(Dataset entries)
______________________________

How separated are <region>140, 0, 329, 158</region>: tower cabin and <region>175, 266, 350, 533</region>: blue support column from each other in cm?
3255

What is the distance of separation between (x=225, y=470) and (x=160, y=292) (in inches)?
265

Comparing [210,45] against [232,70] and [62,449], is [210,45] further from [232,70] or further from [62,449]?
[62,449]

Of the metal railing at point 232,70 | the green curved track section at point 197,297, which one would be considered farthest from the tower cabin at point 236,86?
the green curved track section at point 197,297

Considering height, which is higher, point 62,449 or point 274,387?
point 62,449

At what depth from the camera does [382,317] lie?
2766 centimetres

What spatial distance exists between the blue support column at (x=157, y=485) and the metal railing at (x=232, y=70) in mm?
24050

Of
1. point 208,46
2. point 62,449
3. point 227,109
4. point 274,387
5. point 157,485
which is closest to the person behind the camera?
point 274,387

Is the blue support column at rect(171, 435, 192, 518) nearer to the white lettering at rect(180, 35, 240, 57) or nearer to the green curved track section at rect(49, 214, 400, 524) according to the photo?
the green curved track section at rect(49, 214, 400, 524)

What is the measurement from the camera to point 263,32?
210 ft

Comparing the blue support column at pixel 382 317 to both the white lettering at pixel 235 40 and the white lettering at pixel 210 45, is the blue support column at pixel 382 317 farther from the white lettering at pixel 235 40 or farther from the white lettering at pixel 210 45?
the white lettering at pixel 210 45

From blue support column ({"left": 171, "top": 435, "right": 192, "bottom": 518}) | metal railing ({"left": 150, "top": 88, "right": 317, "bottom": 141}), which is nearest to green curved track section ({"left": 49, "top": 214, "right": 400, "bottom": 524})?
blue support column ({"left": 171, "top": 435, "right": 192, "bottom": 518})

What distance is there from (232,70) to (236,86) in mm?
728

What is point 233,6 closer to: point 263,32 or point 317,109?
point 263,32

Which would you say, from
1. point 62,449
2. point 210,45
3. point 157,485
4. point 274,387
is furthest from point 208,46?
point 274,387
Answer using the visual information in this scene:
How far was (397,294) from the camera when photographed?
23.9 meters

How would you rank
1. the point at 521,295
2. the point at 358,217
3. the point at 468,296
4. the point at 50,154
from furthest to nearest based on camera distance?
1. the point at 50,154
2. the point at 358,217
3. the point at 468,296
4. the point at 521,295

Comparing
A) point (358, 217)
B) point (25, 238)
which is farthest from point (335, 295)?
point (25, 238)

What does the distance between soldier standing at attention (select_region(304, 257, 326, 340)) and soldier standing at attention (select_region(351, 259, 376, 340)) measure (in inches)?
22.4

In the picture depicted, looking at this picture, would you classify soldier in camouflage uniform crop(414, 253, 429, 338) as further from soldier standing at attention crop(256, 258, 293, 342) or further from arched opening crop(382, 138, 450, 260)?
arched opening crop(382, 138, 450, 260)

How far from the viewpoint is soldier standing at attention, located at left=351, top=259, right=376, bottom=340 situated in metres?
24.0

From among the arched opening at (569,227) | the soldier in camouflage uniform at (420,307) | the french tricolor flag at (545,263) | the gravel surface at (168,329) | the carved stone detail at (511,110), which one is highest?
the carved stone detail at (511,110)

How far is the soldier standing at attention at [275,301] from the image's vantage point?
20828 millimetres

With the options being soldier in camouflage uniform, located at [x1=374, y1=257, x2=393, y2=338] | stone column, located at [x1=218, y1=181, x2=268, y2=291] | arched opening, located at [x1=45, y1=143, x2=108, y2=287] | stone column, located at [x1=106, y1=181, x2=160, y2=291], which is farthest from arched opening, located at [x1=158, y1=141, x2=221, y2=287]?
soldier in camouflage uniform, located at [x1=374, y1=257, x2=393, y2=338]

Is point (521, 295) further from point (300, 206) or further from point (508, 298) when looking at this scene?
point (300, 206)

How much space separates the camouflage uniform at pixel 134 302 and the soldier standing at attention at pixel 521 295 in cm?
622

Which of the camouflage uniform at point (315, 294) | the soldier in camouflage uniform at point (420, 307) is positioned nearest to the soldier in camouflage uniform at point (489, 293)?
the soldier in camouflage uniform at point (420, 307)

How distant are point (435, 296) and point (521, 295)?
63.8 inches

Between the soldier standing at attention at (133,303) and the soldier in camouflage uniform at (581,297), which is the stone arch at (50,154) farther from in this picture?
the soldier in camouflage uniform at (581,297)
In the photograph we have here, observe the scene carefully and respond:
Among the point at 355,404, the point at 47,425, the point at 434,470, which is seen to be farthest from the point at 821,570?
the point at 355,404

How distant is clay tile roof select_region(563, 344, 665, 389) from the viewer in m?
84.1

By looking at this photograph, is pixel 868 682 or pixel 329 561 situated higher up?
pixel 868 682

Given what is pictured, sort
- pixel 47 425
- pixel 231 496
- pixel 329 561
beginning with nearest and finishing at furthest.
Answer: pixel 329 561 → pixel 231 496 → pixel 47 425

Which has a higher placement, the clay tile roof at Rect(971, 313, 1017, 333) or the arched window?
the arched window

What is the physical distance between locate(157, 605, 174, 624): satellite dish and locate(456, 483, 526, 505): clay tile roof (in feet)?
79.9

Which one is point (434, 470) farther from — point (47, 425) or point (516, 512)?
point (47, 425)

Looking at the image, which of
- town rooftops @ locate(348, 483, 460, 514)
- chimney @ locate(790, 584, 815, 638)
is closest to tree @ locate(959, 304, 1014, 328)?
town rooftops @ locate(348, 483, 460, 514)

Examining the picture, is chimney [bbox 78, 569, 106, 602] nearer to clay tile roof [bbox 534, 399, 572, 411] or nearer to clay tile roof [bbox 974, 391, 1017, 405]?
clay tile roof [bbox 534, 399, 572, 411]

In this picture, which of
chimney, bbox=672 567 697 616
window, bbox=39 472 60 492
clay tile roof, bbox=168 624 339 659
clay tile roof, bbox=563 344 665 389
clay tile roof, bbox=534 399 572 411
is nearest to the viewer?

______________________________

GIVEN TASK:
Starting at the line containing "What is point" and ending at the line containing "23.9 meters", copy those lines of the listing, requests included, and raise every number in the answers (the point coordinates and the distance value) by 15.

SOLUTION:
What is point 233,6 closer to: point 263,32 or point 317,109?
point 278,47

Which would you say, from
1. point 62,449
2. point 210,45
3. point 157,485
4. point 274,387
is furthest from point 208,46?
point 289,402
Answer using the visual information in this scene:
How far was (397,294) from the camera when photographed?
38.9 meters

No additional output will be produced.